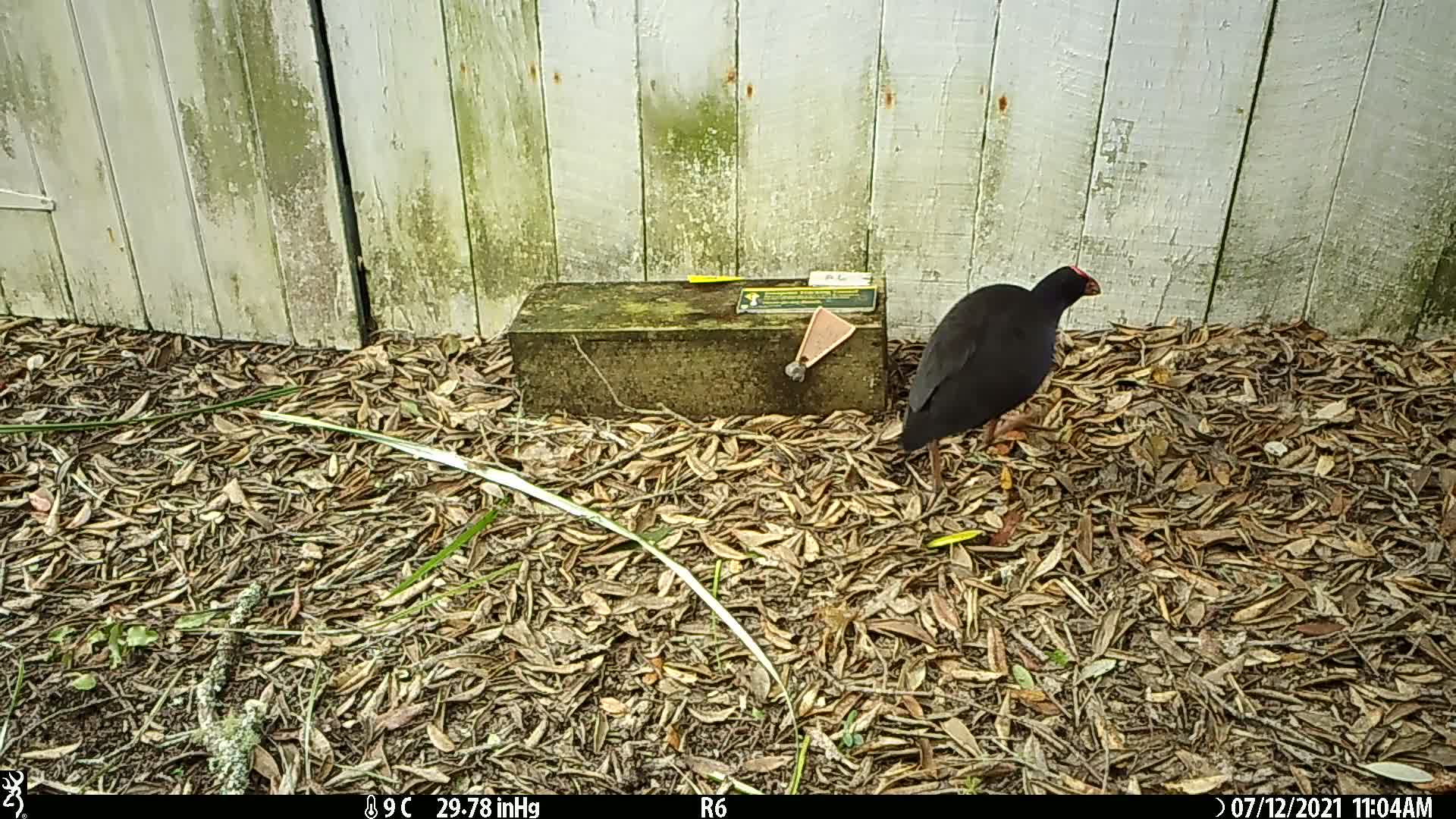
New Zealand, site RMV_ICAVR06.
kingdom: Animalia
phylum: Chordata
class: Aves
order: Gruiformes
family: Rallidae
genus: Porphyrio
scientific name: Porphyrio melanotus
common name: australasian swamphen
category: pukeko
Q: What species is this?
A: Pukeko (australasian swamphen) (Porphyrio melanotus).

==

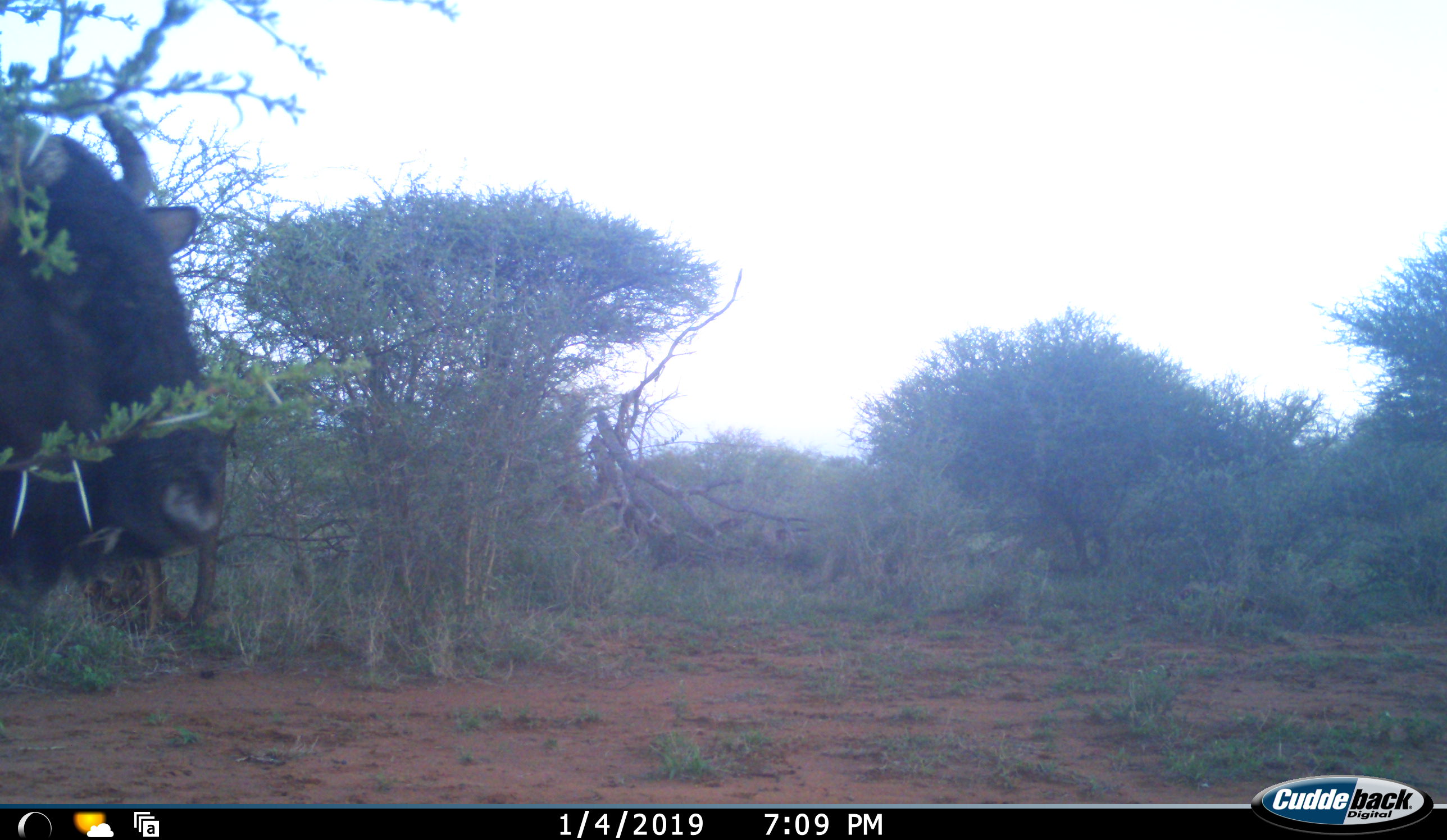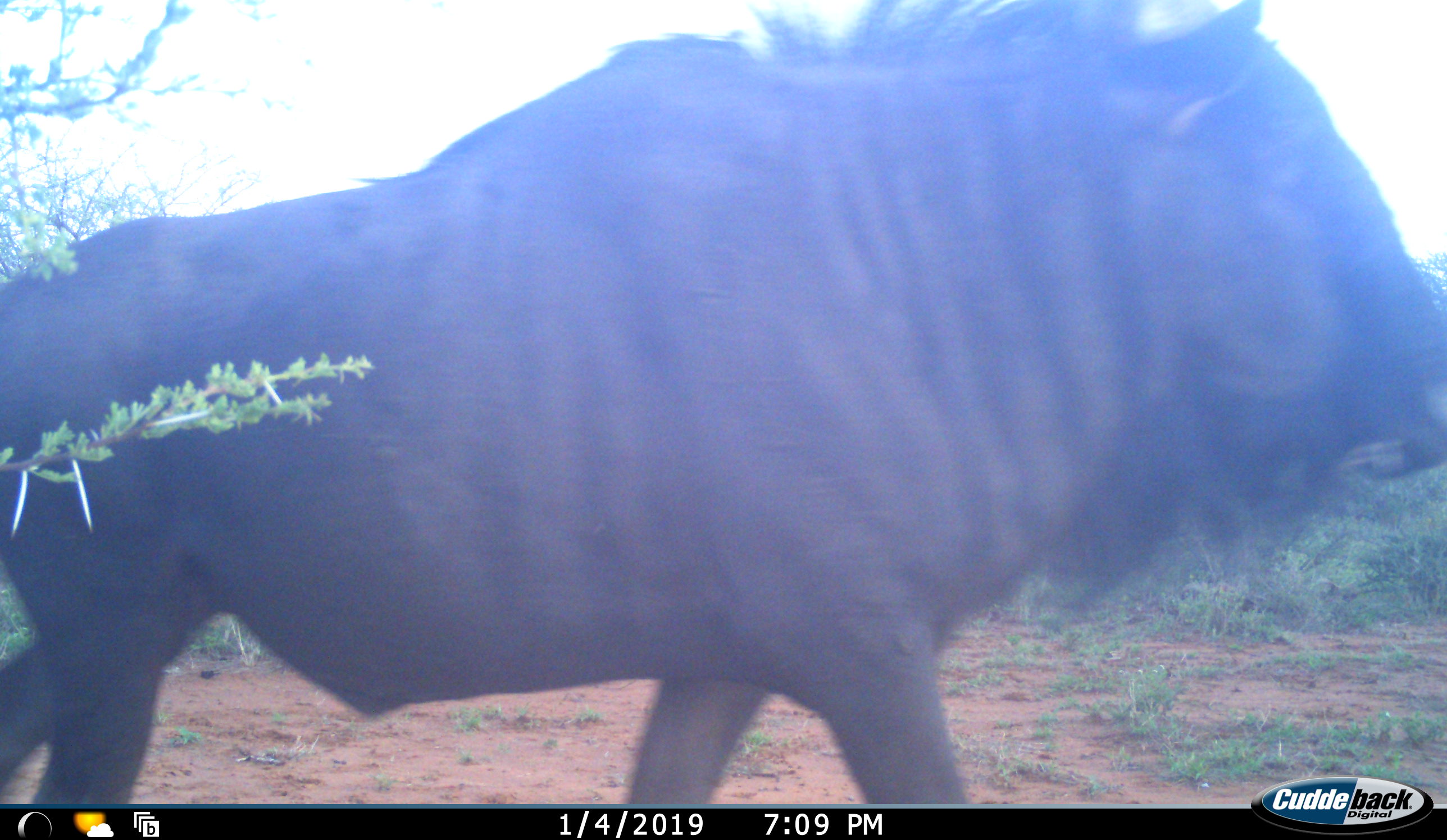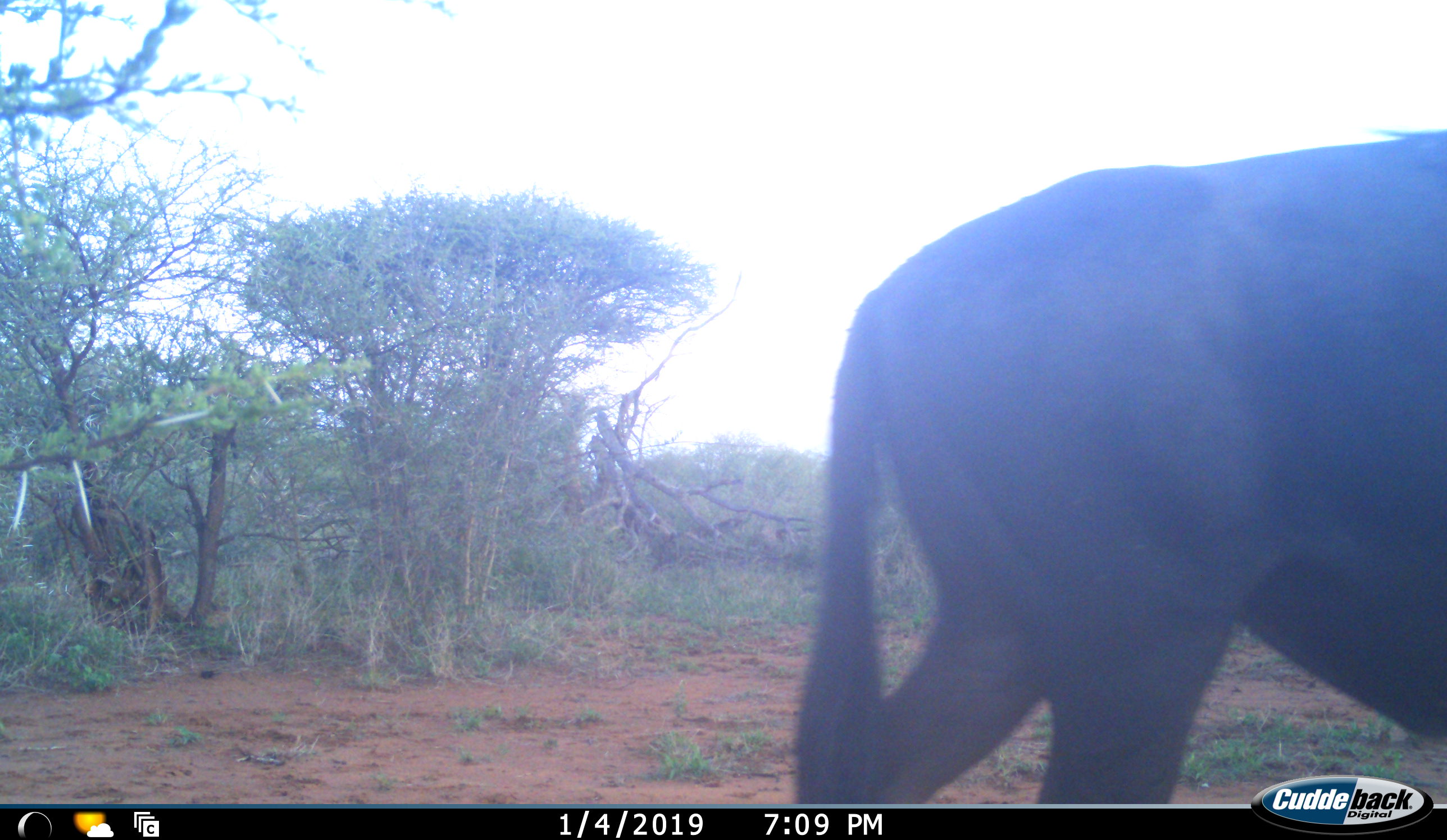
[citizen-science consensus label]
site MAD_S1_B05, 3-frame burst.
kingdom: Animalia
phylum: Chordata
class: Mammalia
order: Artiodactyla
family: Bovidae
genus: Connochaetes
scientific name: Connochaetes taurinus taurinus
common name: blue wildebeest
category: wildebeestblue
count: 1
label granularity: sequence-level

◆ WHAT THIS TASK INVOLVES ◆
Restate word for word the entries above, starting at the line with "New Zealand, site RMV_ICAVR06." and ending at the line with "A: Pukeko (australasian", inclusive, and no others.

◆ OUTPUT OF THE TASK ◆
New Zealand, site RMV_ICAVR06.
kingdom: Animalia
phylum: Chordata
class: Aves
order: Gruiformes
family: Rallidae
genus: Porphyrio
scientific name: Porphyrio melanotus
common name: australasian swamphen
category: pukeko
Q: What species is this?
A: Pukeko (australasian swamphen) (Porphyrio melanotus).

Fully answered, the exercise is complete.